Reproduce exactly the lines from the one containing "common name: thomson's gazelle" through the last line of the records below, both included, and nothing else.

____ PROVIDED INFORMATION

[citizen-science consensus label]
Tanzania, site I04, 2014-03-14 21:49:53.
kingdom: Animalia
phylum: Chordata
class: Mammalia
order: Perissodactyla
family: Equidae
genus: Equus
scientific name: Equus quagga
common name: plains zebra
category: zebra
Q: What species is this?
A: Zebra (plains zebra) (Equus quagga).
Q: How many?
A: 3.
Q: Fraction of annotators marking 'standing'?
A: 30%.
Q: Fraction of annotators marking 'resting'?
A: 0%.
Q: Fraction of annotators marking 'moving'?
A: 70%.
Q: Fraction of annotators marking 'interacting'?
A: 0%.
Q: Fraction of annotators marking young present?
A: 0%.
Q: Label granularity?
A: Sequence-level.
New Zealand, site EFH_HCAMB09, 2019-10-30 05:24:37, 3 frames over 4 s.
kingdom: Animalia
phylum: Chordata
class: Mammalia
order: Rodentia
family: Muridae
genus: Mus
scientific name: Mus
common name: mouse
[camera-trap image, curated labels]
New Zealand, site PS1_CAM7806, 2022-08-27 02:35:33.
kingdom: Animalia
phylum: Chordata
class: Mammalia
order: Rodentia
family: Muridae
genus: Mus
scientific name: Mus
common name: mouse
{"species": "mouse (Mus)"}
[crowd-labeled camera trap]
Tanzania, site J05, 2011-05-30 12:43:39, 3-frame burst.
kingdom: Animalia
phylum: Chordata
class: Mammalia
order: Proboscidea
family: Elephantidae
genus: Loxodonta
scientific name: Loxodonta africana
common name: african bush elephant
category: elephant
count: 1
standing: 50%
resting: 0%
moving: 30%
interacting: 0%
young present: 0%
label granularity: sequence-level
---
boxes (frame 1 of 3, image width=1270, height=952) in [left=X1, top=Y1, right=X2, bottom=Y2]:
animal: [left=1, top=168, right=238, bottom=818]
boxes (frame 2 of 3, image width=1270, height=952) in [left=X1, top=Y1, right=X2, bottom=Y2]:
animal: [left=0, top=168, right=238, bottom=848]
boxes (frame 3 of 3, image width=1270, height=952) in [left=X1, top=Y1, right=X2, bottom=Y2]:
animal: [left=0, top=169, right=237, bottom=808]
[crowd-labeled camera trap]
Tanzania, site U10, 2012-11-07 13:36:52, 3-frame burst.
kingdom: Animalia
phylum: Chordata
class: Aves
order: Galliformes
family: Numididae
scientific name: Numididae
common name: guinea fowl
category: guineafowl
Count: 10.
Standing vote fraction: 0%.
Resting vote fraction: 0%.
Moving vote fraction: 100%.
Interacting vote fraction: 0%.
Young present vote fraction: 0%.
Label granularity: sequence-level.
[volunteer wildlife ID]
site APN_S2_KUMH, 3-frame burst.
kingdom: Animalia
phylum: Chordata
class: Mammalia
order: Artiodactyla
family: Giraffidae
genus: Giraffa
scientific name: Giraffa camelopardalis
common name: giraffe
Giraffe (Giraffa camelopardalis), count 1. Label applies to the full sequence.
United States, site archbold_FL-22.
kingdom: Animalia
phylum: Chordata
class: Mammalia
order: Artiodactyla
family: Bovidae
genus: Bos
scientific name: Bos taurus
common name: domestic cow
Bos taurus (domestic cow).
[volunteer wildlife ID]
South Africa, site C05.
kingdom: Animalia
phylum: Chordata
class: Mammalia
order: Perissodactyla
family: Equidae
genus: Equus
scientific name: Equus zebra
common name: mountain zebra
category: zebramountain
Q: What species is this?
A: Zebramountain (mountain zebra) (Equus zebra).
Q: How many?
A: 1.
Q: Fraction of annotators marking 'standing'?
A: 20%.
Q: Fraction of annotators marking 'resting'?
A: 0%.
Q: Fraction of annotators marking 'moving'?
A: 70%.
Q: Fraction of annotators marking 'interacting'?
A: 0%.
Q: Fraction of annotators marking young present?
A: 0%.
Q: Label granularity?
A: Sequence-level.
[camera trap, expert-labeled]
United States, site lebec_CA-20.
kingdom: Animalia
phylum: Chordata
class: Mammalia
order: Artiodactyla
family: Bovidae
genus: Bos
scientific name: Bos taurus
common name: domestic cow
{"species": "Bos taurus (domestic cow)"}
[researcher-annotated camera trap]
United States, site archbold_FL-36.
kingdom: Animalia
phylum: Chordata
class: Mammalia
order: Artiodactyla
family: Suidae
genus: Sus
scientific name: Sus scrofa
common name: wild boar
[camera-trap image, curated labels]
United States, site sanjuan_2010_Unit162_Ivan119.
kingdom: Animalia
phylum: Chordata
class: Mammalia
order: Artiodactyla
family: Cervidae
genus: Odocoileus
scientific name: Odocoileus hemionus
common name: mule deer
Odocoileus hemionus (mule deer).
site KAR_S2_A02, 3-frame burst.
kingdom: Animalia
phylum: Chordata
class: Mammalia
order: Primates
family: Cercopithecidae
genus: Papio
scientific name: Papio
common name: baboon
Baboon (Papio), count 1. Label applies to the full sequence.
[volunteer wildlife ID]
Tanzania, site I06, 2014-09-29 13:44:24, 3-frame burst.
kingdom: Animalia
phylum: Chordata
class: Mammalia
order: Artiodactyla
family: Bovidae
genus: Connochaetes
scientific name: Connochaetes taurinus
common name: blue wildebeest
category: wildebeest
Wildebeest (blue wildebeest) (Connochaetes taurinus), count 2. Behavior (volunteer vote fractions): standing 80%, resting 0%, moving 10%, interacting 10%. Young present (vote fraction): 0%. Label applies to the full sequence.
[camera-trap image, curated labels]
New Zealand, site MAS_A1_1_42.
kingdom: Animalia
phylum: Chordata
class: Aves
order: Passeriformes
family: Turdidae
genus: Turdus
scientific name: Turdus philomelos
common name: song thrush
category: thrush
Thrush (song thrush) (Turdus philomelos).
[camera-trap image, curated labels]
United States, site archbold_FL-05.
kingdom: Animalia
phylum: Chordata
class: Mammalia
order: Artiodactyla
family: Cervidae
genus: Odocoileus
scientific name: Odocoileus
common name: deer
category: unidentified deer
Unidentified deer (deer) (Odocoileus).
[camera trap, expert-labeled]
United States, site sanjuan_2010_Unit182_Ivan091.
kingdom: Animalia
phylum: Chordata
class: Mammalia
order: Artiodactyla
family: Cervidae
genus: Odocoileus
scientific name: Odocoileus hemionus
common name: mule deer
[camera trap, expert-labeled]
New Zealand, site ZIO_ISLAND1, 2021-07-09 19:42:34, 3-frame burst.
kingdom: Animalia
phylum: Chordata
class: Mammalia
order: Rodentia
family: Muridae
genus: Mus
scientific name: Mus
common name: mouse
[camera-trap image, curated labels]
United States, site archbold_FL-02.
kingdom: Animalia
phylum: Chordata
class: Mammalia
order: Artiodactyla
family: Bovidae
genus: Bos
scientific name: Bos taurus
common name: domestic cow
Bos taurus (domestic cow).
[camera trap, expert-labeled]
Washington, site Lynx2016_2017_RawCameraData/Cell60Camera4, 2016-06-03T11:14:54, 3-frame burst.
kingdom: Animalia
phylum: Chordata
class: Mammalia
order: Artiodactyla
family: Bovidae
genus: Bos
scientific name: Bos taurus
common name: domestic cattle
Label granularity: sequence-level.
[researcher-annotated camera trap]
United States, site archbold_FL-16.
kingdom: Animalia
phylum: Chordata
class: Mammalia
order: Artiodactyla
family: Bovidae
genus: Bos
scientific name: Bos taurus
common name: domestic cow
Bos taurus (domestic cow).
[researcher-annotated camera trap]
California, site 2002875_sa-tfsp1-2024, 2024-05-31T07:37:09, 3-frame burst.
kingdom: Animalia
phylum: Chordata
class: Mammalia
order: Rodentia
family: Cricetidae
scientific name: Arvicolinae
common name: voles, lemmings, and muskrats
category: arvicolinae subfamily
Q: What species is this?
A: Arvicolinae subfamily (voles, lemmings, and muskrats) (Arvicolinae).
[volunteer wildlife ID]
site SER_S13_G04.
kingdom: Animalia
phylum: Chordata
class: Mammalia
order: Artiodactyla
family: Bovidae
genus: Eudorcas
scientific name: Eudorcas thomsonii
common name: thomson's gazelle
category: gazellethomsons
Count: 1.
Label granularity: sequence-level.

________

## TASK ANSWER
common name: thomson's gazelle
category: gazellethomsons
Count: 1.
Label granularity: sequence-level.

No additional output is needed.